* BEGIN *
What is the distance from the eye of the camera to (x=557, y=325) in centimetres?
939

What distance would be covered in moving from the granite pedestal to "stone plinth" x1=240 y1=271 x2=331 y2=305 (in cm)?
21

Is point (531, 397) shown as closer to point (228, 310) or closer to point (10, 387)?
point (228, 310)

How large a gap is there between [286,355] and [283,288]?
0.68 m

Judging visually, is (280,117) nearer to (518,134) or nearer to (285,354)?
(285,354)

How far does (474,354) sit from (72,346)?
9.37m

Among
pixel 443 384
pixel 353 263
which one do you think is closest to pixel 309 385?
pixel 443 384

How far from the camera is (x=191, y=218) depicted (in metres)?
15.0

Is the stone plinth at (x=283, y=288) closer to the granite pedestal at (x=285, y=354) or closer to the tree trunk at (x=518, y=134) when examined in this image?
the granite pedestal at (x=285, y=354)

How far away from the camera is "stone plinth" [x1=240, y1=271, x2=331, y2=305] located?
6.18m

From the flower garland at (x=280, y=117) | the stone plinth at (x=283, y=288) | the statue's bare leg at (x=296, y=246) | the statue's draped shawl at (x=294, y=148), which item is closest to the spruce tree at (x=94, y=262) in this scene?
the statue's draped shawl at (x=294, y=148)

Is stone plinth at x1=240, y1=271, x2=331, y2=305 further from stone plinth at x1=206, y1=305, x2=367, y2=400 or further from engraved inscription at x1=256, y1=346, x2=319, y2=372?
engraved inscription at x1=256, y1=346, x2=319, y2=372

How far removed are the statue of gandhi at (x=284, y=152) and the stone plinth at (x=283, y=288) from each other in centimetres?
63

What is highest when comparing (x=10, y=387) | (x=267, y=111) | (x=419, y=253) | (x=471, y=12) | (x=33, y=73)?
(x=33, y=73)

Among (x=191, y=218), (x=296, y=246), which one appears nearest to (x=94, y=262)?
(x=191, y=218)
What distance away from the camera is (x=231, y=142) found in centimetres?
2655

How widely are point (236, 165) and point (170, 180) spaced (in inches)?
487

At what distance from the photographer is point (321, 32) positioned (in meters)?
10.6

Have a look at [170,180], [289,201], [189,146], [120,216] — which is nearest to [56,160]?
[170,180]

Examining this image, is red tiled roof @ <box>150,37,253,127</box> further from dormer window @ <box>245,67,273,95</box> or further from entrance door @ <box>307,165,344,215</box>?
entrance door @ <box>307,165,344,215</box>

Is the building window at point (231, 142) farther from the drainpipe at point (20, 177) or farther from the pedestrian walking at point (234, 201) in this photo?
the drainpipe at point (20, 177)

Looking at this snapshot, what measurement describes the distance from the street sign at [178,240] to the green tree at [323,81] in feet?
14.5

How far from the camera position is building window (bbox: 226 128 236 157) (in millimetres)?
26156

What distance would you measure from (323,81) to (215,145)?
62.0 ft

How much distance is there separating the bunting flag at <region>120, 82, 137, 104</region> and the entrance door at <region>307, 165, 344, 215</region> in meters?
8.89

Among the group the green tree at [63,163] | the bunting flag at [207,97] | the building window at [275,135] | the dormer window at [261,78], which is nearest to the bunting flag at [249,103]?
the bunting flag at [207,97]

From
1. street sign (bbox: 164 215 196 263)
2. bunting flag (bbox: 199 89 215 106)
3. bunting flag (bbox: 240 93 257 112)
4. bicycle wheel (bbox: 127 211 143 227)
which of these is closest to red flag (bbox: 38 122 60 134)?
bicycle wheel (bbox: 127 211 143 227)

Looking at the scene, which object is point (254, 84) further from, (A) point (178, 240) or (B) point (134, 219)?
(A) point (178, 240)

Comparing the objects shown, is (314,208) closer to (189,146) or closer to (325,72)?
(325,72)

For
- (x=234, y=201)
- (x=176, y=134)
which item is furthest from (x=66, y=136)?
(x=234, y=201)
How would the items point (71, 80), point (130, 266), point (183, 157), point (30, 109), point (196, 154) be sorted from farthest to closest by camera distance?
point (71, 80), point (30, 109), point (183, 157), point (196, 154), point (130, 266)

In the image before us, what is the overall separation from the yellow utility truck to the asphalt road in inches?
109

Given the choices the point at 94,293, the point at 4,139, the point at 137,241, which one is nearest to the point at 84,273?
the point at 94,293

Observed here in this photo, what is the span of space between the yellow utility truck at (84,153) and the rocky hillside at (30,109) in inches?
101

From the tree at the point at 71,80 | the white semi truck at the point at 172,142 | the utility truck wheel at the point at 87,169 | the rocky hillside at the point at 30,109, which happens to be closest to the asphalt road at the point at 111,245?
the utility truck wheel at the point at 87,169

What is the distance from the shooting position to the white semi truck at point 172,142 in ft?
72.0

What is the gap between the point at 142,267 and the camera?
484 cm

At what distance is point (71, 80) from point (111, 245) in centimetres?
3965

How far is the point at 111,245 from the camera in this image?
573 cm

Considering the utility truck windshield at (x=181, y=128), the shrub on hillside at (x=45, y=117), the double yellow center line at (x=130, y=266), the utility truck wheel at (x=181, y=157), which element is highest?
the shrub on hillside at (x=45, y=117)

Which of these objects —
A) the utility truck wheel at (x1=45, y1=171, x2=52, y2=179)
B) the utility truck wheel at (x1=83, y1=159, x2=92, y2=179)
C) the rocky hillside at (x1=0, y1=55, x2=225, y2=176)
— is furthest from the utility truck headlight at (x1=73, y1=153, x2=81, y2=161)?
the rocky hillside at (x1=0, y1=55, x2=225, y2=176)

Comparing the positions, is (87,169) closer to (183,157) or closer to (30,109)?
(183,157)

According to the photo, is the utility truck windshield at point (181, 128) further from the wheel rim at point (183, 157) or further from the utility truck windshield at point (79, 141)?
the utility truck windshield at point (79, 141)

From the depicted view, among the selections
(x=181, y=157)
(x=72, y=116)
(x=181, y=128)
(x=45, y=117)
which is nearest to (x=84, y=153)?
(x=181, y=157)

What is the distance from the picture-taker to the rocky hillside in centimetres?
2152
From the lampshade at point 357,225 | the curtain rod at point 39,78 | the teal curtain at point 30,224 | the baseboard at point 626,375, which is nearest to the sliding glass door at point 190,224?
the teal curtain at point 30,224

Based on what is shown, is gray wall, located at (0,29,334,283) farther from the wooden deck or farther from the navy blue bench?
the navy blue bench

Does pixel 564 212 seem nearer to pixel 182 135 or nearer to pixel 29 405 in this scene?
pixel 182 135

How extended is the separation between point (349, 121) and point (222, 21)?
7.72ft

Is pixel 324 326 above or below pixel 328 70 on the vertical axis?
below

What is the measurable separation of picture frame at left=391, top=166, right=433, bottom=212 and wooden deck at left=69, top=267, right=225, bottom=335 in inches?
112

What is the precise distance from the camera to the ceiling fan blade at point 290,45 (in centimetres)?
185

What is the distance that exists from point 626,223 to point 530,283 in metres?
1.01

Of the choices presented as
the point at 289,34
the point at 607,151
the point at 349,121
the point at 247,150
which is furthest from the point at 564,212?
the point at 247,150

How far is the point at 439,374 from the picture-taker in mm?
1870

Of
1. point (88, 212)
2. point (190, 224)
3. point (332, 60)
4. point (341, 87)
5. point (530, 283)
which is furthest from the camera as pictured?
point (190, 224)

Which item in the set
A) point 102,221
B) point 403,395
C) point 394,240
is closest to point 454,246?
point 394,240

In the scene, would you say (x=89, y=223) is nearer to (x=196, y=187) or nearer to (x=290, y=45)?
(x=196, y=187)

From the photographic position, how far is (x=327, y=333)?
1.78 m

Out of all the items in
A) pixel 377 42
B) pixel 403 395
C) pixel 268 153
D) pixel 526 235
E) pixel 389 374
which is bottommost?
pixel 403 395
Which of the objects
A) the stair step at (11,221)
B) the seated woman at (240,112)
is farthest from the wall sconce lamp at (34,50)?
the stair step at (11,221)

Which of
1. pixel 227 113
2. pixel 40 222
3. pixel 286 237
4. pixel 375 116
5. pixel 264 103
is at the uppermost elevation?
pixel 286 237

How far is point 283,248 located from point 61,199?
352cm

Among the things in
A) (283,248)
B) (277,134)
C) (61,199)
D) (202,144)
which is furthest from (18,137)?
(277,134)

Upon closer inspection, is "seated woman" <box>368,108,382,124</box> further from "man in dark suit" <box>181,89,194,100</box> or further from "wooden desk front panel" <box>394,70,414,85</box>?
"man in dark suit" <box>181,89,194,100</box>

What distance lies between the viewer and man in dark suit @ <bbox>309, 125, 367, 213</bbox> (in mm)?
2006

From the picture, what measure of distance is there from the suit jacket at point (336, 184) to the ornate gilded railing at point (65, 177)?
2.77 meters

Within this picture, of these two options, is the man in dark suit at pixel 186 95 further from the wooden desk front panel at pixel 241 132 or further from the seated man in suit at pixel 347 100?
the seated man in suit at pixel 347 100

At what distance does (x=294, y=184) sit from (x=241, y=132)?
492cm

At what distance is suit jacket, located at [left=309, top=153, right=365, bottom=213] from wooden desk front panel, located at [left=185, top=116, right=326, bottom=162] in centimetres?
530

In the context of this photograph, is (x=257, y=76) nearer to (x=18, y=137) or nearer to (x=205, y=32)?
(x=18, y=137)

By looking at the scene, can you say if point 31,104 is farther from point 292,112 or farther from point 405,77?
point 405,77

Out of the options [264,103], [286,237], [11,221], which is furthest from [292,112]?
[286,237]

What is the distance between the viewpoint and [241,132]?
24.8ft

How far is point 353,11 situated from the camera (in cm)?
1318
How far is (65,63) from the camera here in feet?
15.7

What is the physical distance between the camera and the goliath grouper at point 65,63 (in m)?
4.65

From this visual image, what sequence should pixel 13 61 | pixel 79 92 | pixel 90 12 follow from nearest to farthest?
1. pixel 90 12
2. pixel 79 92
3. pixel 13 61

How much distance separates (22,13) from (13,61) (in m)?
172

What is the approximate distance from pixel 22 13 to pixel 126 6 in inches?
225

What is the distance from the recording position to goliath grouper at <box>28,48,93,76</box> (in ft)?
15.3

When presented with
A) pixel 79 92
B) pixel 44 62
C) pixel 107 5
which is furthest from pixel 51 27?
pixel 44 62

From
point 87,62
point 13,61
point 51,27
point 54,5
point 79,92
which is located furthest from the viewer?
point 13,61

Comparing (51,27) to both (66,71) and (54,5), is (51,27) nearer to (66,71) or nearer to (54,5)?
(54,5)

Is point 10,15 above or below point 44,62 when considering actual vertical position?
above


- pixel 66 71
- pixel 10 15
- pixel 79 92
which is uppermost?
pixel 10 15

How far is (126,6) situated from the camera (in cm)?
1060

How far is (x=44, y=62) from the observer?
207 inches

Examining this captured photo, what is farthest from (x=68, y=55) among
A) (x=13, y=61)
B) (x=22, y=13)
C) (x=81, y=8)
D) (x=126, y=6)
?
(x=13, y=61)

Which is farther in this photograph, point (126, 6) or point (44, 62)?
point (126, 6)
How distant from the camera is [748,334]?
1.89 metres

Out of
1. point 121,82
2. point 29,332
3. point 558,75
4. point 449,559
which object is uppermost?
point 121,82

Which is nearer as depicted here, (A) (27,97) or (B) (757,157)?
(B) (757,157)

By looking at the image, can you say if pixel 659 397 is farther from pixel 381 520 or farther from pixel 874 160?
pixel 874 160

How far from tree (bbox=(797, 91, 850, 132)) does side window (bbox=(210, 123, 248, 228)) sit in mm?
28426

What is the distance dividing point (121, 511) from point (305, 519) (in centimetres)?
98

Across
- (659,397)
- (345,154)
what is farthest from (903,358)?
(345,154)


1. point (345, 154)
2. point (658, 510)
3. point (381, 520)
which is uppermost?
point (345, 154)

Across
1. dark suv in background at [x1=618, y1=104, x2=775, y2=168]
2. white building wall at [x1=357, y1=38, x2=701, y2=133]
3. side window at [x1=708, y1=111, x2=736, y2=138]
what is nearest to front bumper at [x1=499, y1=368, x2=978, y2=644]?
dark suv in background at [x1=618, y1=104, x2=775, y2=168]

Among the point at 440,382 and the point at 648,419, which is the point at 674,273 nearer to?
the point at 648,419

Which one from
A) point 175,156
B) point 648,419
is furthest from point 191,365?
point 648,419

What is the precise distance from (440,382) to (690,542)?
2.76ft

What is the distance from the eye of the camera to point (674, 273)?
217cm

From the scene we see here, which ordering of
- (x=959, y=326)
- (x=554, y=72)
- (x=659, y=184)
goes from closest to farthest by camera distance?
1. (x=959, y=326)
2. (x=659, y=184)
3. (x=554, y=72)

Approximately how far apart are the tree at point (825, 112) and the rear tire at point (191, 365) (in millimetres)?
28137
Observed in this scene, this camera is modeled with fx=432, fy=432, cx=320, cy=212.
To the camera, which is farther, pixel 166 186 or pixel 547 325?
* END *
EXERCISE DIRECTIONS:
Arrange the lines from the one with "At what distance does" up to and including the one with "1.89 metres" as a JSON list of strings, one string per line, with blank lines left out.

TASK SOLUTION:
[
  "At what distance does (x=294, y=184) sit from (x=241, y=132)?",
  "492cm",
  "At what distance is suit jacket, located at [left=309, top=153, right=365, bottom=213] from wooden desk front panel, located at [left=185, top=116, right=326, bottom=162] in centimetres?",
  "530",
  "In the context of this photograph, is (x=257, y=76) nearer to (x=18, y=137) or nearer to (x=205, y=32)?",
  "(x=18, y=137)",
  "By looking at the scene, can you say if point 31,104 is farther from point 292,112 or farther from point 405,77?",
  "point 405,77",
  "Out of the options [264,103], [286,237], [11,221], which is furthest from [292,112]?",
  "[286,237]",
  "What is the distance between the viewpoint and [241,132]?",
  "24.8ft",
  "How far is point 353,11 situated from the camera (in cm)?",
  "1318",
  "How far is (65,63) from the camera here in feet?",
  "15.7",
  "What is the physical distance between the camera and the goliath grouper at point 65,63 (in m)?",
  "4.65",
  "From this visual image, what sequence should pixel 13 61 | pixel 79 92 | pixel 90 12 follow from nearest to farthest?",
  "1. pixel 90 12",
  "2. pixel 79 92",
  "3. pixel 13 61",
  "How much distance separates (22,13) from (13,61) (in m)?",
  "172",
  "What is the approximate distance from pixel 22 13 to pixel 126 6 in inches?",
  "225",
  "What is the distance from the recording position to goliath grouper at <box>28,48,93,76</box> (in ft)?",
  "15.3",
  "When presented with",
  "A) pixel 79 92",
  "B) pixel 44 62",
  "C) pixel 107 5",
  "which is furthest from pixel 51 27?",
  "pixel 44 62",
  "From",
  "point 87,62",
  "point 13,61",
  "point 51,27",
  "point 54,5",
  "point 79,92",
  "which is located furthest from the viewer?",
  "point 13,61",
  "Comparing (51,27) to both (66,71) and (54,5), is (51,27) nearer to (66,71) or nearer to (54,5)?",
  "(54,5)",
  "Is point 10,15 above or below point 44,62 when considering actual vertical position?",
  "above",
  "- pixel 66 71",
  "- pixel 10 15",
  "- pixel 79 92",
  "which is uppermost?",
  "pixel 10 15",
  "How far is (126,6) situated from the camera (in cm)?",
  "1060",
  "How far is (x=44, y=62) from the observer?",
  "207 inches",
  "Examining this captured photo, what is farthest from (x=68, y=55) among",
  "A) (x=13, y=61)",
  "B) (x=22, y=13)",
  "C) (x=81, y=8)",
  "D) (x=126, y=6)",
  "?",
  "(x=13, y=61)",
  "Which is farther in this photograph, point (126, 6) or point (44, 62)?",
  "point (126, 6)",
  "How distant from the camera is [748,334]?",
  "1.89 metres"
]